» Extrait du document:
————————
Nous sommes tous nés parce que quelqu'un a souhaité la vie pour nous.
Pape François

Sans référence directe à l'Argentine ni à l'adoption de la loi, le pape François, jusque-là silencieux sur la question, a déclaré ce 30 décembre à l'occasion de sa dernière audience générale de l'année : "Les chrétiens, comme tous les croyants, bénissent Dieu pour le don de la vie. Vivre, c'est avant tout avoir reçu la vie. Nous sommes tous nés parce que quelqu'un a souhaité la vie pour nous". Il a publié sur Twitter un message qui, même s'il ne fait pas référence explicitement au débat, est interprété par la presse argentine comme un rejet de la loi.
————————
» Consigne:
Recopiez le passage de l'extrait sur le pape François qui commence par « Sans référence directe » et se poursuit jusqu'à « rejet de la loi. ».

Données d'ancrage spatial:
————————
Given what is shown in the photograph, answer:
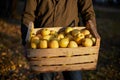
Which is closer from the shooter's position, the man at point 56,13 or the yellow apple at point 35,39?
the yellow apple at point 35,39

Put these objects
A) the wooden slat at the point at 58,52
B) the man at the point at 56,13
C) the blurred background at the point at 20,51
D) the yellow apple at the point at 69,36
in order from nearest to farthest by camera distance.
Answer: the wooden slat at the point at 58,52
the yellow apple at the point at 69,36
the man at the point at 56,13
the blurred background at the point at 20,51

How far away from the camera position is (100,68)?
7777 millimetres

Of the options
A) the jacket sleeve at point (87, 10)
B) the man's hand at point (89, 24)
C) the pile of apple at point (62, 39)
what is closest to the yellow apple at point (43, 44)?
the pile of apple at point (62, 39)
————————
» Réponse:
Sans référence directe à l'Argentine ni à l'adoption de la loi, le pape François, jusque-là silencieux sur la question, a déclaré ce 30 décembre à l'occasion de sa dernière audience générale de l'année : "Les chrétiens, comme tous les croyants, bénissent Dieu pour le don de la vie. Vivre, c'est avant tout avoir reçu la vie. Nous sommes tous nés parce que quelqu'un a souhaité la vie pour nous". Il a publié sur Twitter un message qui, même s'il ne fait pas référence explicitement au débat, est interprété par la presse argentine comme un rejet de la loi.